■ Task item ■
Count the lines below that contain "octane". Give only the number.

■ Exercise materials ■
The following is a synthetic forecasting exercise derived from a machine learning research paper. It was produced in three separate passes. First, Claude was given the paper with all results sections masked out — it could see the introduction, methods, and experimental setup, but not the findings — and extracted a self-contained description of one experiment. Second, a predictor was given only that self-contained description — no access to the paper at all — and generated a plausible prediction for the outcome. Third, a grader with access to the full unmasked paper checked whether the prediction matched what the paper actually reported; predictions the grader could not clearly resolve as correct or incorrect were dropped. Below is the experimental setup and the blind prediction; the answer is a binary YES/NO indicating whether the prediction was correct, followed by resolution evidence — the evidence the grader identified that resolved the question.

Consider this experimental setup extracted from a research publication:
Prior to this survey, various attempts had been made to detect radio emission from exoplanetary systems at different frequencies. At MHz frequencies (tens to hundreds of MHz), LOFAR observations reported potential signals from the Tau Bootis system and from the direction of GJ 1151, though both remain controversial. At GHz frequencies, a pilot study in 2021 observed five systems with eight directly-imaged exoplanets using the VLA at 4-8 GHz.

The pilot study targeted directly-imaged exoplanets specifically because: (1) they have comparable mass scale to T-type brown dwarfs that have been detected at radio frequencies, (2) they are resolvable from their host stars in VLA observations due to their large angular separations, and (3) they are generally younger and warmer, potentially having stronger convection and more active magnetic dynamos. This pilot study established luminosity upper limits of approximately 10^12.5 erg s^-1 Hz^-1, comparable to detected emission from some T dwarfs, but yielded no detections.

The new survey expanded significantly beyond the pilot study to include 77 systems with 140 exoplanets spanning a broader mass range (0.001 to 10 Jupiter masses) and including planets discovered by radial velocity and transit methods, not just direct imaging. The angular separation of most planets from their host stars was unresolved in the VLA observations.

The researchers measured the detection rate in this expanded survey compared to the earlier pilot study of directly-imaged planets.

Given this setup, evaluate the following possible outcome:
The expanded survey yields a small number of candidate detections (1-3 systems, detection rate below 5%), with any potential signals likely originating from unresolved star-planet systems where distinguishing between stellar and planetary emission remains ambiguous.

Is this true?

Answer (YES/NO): YES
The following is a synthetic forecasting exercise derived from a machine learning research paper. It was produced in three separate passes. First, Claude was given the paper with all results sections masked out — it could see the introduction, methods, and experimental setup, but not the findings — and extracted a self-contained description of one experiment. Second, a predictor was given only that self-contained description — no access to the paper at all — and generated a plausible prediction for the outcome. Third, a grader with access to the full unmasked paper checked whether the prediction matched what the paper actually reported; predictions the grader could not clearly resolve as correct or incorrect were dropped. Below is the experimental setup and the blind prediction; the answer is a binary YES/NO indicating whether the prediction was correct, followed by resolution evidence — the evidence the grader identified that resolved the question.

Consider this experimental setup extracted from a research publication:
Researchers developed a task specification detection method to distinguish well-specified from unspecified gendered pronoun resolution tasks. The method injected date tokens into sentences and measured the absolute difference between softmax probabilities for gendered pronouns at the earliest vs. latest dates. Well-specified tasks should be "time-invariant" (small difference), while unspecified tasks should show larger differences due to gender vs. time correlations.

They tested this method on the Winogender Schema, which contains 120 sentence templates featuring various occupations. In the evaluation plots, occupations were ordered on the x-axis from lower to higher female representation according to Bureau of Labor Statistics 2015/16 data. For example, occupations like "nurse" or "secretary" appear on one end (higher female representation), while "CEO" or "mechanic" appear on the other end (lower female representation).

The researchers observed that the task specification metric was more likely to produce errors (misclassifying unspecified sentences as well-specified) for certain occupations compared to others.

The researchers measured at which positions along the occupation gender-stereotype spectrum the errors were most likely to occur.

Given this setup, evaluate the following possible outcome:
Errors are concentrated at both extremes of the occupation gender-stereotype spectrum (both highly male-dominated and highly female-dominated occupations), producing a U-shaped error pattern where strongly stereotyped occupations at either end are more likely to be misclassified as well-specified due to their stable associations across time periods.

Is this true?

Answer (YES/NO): YES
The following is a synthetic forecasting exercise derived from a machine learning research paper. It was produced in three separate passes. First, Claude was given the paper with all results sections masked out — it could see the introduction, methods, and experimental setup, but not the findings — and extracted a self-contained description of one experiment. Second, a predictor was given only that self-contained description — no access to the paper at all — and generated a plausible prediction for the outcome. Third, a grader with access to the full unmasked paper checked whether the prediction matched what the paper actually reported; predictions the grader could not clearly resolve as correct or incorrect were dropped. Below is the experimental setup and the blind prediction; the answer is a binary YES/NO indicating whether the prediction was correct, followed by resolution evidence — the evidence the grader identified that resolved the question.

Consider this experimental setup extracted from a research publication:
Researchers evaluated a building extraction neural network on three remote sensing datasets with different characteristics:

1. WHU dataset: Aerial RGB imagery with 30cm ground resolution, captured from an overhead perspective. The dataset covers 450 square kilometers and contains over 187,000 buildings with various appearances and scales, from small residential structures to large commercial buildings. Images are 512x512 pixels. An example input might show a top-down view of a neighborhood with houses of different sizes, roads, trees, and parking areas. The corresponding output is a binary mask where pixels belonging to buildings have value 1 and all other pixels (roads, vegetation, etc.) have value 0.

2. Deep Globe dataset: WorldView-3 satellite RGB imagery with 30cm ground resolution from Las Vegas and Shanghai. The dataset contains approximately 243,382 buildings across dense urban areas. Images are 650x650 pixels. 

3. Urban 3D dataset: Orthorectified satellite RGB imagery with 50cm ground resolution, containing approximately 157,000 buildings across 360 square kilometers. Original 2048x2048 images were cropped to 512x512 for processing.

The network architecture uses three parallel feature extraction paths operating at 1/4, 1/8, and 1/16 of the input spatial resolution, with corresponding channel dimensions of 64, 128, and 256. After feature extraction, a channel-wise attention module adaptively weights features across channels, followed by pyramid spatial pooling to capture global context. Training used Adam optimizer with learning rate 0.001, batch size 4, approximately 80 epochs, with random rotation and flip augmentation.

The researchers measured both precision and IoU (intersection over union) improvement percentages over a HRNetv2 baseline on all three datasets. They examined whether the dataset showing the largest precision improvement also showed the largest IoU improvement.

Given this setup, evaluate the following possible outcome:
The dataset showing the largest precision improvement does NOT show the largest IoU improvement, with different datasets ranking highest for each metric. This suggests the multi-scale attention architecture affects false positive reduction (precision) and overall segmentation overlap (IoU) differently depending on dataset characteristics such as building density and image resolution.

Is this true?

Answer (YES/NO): NO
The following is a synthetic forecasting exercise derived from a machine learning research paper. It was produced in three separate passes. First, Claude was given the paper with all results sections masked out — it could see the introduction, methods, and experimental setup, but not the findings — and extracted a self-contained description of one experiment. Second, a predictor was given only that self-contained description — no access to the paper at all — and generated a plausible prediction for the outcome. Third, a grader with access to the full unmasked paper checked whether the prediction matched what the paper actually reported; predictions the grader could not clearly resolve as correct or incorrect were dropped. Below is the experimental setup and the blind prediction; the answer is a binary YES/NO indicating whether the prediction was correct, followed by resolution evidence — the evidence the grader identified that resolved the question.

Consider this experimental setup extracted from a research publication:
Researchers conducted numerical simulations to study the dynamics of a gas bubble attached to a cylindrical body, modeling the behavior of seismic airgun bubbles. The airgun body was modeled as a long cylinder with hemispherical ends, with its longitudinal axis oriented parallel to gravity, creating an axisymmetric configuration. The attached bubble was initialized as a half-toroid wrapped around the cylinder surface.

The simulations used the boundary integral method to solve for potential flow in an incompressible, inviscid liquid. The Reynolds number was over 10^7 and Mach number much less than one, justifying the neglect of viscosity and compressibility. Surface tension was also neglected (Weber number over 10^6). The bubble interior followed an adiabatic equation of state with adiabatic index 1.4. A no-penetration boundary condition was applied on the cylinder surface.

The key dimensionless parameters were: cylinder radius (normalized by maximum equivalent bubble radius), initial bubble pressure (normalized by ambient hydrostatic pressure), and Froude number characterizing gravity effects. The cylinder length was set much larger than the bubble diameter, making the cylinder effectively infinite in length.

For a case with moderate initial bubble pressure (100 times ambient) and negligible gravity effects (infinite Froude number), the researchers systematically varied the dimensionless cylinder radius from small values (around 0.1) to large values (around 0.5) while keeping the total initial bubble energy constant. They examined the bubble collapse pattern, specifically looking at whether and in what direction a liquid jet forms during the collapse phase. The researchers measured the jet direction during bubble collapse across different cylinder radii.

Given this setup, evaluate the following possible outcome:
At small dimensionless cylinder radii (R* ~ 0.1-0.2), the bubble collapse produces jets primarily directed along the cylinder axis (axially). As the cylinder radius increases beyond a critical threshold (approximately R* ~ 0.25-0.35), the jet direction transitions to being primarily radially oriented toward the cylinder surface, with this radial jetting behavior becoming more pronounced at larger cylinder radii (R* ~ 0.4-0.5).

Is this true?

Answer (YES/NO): NO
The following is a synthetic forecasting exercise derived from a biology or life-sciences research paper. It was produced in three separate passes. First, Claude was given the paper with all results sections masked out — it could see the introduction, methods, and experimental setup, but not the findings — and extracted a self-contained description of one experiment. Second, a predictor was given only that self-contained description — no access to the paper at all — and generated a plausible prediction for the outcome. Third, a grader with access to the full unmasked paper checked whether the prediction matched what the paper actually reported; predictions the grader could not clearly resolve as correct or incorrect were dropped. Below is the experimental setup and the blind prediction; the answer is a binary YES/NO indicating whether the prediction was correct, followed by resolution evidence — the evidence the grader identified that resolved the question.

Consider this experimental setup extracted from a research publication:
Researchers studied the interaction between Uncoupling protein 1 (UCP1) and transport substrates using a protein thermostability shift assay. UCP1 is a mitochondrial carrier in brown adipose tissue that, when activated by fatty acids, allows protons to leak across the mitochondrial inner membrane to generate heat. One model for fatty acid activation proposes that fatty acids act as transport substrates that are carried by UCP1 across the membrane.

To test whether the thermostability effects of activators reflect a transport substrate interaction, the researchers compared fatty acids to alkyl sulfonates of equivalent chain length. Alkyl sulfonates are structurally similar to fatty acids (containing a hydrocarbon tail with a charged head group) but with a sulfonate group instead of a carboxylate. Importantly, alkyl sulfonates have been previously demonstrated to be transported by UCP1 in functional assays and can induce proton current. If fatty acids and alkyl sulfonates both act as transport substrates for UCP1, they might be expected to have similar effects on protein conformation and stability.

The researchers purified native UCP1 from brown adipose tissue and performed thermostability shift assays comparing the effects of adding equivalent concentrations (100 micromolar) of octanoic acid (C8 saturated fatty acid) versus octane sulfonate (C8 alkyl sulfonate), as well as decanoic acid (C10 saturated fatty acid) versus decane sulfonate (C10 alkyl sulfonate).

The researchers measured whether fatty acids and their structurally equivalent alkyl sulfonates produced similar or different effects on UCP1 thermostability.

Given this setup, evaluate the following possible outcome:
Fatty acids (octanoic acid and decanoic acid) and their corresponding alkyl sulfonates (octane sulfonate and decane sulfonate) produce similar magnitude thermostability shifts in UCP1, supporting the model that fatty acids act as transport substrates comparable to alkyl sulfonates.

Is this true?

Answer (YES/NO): YES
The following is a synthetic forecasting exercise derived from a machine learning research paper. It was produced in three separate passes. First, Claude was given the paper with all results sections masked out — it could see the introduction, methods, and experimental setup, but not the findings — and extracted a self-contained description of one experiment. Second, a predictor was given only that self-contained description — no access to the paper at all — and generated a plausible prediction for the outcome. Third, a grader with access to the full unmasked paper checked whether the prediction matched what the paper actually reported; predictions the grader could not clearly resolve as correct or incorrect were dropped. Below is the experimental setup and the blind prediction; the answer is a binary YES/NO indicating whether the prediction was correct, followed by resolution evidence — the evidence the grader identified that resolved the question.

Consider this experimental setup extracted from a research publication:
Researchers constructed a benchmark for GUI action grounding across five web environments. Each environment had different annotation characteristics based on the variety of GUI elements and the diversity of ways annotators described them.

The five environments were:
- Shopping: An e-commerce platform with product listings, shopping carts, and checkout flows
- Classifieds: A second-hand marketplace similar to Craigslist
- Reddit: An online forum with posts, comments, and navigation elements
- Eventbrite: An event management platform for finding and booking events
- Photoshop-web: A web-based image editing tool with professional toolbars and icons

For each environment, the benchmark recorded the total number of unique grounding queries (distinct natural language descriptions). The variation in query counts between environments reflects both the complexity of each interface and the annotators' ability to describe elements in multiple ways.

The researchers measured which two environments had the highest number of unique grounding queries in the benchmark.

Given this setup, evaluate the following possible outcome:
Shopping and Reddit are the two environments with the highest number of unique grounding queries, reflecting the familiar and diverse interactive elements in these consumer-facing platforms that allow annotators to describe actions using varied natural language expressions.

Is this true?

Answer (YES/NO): NO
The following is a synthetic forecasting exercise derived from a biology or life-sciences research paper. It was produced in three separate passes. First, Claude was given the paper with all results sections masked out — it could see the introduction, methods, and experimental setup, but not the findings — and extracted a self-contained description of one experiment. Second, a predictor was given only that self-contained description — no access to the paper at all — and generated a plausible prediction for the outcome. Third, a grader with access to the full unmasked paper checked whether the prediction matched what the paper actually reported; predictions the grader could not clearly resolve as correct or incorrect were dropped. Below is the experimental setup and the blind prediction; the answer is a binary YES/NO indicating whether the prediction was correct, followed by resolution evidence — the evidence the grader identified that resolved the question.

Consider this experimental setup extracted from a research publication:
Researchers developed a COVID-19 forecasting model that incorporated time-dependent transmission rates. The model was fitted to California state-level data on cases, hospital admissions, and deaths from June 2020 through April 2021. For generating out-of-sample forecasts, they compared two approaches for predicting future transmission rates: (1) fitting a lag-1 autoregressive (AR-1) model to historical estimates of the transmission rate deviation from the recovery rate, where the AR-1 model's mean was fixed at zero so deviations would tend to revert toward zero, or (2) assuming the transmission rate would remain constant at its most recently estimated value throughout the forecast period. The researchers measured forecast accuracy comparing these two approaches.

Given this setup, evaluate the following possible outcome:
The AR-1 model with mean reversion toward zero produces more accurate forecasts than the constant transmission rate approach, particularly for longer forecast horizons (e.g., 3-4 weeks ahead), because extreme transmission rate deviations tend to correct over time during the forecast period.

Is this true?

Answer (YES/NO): NO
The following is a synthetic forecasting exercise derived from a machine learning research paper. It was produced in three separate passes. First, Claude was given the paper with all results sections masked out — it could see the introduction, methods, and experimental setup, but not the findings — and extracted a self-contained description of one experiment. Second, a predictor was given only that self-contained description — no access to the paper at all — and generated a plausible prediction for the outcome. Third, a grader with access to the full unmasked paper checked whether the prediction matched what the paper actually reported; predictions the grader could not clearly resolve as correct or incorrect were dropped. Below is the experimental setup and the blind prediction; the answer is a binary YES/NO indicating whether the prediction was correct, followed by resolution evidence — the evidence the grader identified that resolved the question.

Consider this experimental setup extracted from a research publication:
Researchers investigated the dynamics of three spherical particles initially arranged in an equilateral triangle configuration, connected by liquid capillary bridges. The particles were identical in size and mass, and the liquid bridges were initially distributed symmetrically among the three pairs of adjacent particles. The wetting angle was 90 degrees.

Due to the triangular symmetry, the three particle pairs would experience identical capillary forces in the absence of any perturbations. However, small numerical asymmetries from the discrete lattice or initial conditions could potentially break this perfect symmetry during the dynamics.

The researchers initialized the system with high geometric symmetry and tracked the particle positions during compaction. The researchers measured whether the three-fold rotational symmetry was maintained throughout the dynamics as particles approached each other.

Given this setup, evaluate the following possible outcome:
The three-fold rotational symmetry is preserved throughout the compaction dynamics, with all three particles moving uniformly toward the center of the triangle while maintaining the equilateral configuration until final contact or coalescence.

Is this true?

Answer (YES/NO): YES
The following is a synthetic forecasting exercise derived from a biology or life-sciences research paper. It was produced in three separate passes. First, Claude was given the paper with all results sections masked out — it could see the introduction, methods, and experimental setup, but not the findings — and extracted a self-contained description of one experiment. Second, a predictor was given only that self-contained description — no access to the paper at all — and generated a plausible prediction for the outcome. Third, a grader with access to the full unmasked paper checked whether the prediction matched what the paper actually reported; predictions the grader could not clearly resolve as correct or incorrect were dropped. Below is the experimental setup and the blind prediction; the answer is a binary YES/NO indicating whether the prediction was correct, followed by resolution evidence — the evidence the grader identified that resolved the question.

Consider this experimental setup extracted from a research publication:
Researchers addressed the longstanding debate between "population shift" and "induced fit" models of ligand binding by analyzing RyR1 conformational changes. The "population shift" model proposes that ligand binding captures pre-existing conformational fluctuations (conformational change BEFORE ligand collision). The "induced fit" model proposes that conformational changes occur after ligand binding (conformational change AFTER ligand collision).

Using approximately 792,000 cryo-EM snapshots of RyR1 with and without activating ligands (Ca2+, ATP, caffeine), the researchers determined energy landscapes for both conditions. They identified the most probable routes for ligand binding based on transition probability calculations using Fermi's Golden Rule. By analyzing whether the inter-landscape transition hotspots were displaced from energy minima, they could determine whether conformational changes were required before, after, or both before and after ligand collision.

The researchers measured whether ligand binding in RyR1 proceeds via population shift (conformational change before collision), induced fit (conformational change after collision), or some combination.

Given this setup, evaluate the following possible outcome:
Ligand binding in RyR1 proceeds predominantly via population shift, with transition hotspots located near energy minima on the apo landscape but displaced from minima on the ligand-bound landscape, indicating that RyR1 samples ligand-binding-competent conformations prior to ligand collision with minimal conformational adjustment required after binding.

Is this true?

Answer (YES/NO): NO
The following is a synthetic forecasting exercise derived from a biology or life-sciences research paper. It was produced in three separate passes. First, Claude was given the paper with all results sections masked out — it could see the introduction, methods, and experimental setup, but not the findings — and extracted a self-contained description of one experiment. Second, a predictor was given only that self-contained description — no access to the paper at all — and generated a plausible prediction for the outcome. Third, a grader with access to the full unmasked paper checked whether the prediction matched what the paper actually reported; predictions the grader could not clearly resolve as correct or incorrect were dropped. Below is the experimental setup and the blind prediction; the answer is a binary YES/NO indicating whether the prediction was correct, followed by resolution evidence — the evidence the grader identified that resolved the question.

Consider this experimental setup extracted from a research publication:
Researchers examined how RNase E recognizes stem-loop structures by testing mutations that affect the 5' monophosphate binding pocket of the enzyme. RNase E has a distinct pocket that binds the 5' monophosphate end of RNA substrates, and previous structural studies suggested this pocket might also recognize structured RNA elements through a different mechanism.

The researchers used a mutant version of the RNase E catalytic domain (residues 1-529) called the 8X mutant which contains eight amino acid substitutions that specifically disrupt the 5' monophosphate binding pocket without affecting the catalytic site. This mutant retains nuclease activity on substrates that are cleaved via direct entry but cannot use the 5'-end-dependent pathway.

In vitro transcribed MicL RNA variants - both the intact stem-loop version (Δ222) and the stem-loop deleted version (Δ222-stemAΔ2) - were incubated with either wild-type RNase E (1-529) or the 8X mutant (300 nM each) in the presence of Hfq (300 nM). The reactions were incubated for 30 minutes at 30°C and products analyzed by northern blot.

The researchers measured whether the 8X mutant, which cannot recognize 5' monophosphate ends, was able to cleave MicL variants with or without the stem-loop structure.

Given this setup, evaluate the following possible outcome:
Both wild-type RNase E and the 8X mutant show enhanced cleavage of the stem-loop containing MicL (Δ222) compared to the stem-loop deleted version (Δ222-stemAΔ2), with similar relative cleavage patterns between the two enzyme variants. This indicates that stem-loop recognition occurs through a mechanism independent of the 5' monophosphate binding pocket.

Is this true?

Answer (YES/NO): NO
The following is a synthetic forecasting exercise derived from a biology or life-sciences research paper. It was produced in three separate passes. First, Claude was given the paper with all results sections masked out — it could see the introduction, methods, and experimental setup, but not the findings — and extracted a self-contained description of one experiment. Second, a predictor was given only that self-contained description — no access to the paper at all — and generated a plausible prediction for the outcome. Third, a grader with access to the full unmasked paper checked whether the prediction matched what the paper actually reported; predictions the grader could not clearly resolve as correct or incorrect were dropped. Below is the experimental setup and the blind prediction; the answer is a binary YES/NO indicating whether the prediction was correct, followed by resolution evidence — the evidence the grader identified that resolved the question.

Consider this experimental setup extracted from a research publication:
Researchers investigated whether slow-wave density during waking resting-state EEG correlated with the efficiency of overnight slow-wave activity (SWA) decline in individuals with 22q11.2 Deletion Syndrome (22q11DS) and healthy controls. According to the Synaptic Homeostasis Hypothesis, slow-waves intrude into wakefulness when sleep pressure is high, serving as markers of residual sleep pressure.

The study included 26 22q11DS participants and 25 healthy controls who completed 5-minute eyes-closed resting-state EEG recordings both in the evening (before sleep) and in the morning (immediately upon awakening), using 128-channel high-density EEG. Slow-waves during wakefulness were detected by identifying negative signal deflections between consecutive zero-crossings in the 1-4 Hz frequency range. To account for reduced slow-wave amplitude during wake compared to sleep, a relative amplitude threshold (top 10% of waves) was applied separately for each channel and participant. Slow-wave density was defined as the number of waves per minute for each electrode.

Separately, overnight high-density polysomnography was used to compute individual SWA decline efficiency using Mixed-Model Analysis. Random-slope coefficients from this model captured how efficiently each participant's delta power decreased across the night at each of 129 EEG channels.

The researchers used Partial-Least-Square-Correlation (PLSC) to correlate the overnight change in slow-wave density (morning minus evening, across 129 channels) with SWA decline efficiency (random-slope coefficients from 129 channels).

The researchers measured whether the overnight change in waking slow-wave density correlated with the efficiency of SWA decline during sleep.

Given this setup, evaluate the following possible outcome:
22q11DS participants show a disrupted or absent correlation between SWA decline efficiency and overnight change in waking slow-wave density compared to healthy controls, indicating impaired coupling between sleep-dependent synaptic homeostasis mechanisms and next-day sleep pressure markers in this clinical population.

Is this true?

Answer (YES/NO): NO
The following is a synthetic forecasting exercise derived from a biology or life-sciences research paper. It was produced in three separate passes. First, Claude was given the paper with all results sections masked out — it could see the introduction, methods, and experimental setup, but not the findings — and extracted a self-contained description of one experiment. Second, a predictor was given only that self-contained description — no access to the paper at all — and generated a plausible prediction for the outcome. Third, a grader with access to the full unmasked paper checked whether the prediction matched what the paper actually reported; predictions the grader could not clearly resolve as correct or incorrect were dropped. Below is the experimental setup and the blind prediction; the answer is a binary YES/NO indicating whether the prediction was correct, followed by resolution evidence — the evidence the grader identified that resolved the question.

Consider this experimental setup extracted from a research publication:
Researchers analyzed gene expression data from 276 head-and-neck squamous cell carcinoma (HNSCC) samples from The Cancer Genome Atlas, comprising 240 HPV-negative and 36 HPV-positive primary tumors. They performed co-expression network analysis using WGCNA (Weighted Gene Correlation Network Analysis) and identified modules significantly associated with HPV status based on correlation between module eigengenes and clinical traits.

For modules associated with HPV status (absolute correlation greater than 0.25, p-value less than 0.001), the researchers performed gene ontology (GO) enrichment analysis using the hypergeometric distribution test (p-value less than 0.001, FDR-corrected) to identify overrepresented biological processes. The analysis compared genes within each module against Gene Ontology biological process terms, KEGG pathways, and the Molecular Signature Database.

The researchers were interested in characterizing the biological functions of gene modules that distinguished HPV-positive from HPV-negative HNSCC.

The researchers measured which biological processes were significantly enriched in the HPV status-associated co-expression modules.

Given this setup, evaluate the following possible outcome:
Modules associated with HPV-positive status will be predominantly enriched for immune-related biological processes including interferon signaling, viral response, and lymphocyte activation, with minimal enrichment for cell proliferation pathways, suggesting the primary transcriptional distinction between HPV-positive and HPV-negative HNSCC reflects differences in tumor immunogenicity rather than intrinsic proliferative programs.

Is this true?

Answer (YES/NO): NO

■ Your response ■
2